3. Bottle – LttP, OoT, MM, WW, MC, TP, SS

It’s quite difficult to explain to a non-Zelda player just what is so damn exciting about finding a shiny new empty bottle within one of the games, but I will try anyway. Each bottle represent a world of possibilities – you can fill one with any number of useful contents and the more you have the more flexibility you are afforded in your playstyle. The classic ideal situation? A magic/stamina recovery potion for a tight spot, a health recovery potion for, um, health recovery, a fairy in case of sudden death, and an empty vessel for any story-crucial items that need transporting. Their usually prominent position on the inventory screen makes bottles even more valuable, because there are many Zelda players out there who can’t stand to finish a game with an empty spot on said screen (myself included).

2. Boomerang – Almost every game

Few Zelda items are as recognisable and as widely represented throughout the series as the Boomerang. It has been a near-constant presence in Link’s inventory since day one, usually packing the ability to stun enemies and retrieve far-off collectible items. But it wasn’t until later Zelda games that the creative possibilities of an item that always comes back when thrown really started to be explored. My favourite incarnations of the classic item include The Wind Waker‘s multi-target capable version, the completely freeform temperature-changer of Spirit Tracks and the all-powerful secret final boss slayer from Link’s Awakening. Note: The Gale Boomerang from Twilight Princess doesn’t count. That thing was so underwhelming.

1. Beetle – SS

The Beetle is one of the newest items in the Zelda franchise, having debuted in Skyward Sword, but I for one never want to play another Zelda game without it. I mean, for one, just look at it. Quite apart from the sheer cool factor inherent in a remote controlled (literally) flying machine that cuts stuff, the Beetle is just incredibly useful and keeps relevance throughout the game like few other recent Zelda items have. Its upgraded capacity to carry and drop bombs makes it even more fun to use, both for combat and puzzle solving, and on top of that it can be fitted with a faster motor and stronger armour. No other item ever had a chance, really.


Honorable Mentions

Hurricane/Whirlwind – ST
Recent Zelda games often choose to show off one of their brand new items in the first dungeon of the game (see the Beetle above) and Spirit Tracks follows this trend with the Hurricane. Resembling a more straightforward and less pretentious version of the Gale Boomerang, the Hurricane (the Whirlwind in the US version) can be used to dislodge items, stun enemies and overturn leafy piles holding precious treasures beneath them. It’s controlled by blowing into the microphone, but it works every time, so that arguably makes it more immersive than annoying.

Deku Leaf – WW
Another item that blows a gust of wind when used, achieving similar effects as well, the Deku Leaf has a secondary function that essentially allows Link to glide over long distances in the direction of the wind while slowly using up his magic meter.

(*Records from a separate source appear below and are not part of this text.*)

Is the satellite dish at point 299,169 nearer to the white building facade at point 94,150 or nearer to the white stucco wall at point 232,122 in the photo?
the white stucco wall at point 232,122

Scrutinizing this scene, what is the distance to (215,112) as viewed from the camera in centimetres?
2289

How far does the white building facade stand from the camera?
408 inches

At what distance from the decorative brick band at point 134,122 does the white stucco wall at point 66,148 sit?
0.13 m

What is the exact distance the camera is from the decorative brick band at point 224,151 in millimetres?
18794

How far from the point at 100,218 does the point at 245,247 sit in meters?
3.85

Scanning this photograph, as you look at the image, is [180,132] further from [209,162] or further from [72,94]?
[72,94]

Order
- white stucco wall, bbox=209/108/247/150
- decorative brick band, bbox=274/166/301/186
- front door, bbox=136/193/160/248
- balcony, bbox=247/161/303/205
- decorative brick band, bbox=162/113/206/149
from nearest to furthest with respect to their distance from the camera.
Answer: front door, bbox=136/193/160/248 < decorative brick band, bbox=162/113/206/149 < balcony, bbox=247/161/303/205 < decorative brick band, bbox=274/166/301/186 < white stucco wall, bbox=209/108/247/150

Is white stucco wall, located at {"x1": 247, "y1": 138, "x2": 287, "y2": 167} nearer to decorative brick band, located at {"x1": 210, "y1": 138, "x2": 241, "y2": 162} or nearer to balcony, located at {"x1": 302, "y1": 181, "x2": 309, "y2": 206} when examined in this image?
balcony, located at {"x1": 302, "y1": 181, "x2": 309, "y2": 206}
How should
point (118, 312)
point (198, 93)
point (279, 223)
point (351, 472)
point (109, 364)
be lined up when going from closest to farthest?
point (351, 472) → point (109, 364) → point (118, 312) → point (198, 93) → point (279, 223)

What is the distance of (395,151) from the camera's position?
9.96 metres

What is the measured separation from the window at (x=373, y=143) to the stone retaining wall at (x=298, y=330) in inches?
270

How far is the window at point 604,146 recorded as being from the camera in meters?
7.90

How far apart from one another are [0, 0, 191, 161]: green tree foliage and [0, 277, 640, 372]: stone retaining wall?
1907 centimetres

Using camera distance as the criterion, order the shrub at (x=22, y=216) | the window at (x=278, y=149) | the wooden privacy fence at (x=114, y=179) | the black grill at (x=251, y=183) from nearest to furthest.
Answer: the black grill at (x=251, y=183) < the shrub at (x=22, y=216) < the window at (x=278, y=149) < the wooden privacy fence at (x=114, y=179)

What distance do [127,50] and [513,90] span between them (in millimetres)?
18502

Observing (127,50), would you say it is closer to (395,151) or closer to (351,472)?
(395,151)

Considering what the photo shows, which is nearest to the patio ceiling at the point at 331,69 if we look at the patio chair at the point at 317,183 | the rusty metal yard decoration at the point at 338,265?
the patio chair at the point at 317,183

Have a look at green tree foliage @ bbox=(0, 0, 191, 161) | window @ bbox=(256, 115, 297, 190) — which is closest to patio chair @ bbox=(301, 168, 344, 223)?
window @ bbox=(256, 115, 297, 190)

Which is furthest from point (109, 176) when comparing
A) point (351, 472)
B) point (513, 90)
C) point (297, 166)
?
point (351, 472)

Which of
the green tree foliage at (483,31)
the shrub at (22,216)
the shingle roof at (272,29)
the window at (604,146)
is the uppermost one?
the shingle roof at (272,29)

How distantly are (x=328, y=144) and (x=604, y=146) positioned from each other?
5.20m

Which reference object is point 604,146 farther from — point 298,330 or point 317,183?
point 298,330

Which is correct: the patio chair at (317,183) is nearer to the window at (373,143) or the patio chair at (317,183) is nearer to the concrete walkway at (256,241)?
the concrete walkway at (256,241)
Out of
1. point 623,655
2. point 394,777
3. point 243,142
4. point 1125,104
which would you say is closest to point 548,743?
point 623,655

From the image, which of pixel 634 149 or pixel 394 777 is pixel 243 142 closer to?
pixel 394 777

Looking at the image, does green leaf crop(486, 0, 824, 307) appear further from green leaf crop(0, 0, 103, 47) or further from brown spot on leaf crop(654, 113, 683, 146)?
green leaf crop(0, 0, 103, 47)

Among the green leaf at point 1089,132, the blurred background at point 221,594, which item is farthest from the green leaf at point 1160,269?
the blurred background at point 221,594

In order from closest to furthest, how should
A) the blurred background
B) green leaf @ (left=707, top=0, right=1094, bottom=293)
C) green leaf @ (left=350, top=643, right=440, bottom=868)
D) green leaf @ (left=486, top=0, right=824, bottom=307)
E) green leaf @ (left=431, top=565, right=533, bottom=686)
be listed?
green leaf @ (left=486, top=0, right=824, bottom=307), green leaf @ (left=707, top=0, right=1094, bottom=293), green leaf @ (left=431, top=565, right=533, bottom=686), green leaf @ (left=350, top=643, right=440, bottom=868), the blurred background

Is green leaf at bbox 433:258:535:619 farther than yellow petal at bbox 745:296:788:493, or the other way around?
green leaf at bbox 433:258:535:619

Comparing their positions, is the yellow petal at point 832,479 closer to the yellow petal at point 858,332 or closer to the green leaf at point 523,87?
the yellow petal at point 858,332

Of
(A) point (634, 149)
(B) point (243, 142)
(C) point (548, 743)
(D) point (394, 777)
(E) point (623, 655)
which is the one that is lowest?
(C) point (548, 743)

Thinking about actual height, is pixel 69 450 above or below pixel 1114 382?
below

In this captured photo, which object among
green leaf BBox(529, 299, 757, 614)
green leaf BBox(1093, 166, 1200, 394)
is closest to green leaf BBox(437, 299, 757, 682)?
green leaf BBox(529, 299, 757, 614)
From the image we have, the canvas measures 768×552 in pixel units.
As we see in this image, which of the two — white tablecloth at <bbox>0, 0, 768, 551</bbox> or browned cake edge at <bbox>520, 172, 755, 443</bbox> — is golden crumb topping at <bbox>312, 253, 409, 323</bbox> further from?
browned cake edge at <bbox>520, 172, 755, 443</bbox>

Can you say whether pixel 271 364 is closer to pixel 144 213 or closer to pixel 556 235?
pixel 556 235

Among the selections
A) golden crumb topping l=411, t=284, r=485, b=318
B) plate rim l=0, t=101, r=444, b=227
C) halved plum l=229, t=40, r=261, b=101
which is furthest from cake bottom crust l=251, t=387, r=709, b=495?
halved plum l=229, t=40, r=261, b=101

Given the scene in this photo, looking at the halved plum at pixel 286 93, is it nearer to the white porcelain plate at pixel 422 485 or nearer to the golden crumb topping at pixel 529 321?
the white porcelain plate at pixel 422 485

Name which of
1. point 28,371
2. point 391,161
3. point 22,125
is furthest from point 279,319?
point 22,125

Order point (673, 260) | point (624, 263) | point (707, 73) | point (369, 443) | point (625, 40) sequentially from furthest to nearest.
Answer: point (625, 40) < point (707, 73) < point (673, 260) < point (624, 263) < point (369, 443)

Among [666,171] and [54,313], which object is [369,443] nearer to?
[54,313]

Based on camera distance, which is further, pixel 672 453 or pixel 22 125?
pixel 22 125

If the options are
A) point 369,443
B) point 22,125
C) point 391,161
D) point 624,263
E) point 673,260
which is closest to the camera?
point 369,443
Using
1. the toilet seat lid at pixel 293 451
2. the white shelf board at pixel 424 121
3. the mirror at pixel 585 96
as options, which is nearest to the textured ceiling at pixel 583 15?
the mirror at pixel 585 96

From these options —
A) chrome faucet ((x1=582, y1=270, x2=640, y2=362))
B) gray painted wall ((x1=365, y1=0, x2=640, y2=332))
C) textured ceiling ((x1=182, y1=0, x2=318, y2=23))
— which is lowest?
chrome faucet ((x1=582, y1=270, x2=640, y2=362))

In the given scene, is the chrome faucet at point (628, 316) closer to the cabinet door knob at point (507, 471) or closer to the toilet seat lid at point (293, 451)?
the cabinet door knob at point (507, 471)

The game constantly presents situations where it can be used long after it is first obtained, making it a piece of kit that is synonymous with The Wind Waker in general.

Spinner – TP
Despite the sheer next-to-uselessness of the item outside of the dungeon in which it is found, the Spinner from Twilight Princess still stands out among Zelda items for its uniqueness and how much fun it is to use within said dungeon. Zipping around indented tracks at high speed before launching off into an unsuspecting enemy, shredding it in an instant, never gets old. Until the game arbitrarily declares that it’s old, of course.